Directions for this task:
In the records below, locate the line containing "How far does", then extract it and all following lines exactly, ending with the last line.

Dataset extract:
++++++++

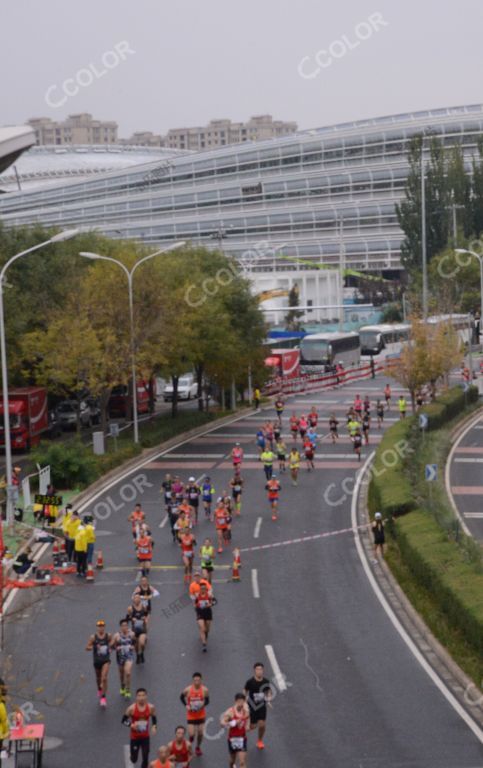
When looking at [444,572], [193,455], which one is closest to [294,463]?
[193,455]

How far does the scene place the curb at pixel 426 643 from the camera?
18.6 meters

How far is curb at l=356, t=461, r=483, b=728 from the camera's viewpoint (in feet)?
61.1

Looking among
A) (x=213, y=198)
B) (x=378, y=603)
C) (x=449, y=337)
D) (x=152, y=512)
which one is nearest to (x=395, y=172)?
(x=213, y=198)

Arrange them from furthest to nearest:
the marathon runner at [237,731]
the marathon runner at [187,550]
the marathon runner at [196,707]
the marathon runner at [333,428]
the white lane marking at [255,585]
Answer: the marathon runner at [333,428]
the marathon runner at [187,550]
the white lane marking at [255,585]
the marathon runner at [196,707]
the marathon runner at [237,731]

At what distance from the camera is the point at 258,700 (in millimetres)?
16609

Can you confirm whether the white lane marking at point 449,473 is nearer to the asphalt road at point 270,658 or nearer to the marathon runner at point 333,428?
the asphalt road at point 270,658

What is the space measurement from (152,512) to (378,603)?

++++++++

The answer:
How far does the scene place the curb at pixel 426 643 from the camera?
18.6 meters

How far is curb at l=356, t=461, r=483, b=728 from the camera's viewpoint (in feet)?
61.1

Looking among
A) (x=213, y=198)
B) (x=378, y=603)
C) (x=449, y=337)
D) (x=152, y=512)
which one is nearest to (x=395, y=172)?
(x=213, y=198)

Arrange them from furthest to nearest:
the marathon runner at [237,731]
the marathon runner at [187,550]
the marathon runner at [196,707]
the marathon runner at [333,428]
the white lane marking at [255,585]
Answer: the marathon runner at [333,428]
the marathon runner at [187,550]
the white lane marking at [255,585]
the marathon runner at [196,707]
the marathon runner at [237,731]

At what distance from the camera is the point at 258,700 (in millimetres)?
16609

Can you confirm whether the white lane marking at point 449,473 is nearer to the asphalt road at point 270,658 or nearer to the marathon runner at point 333,428?
the asphalt road at point 270,658

What is the space measurement from (152,512) to (378,603)?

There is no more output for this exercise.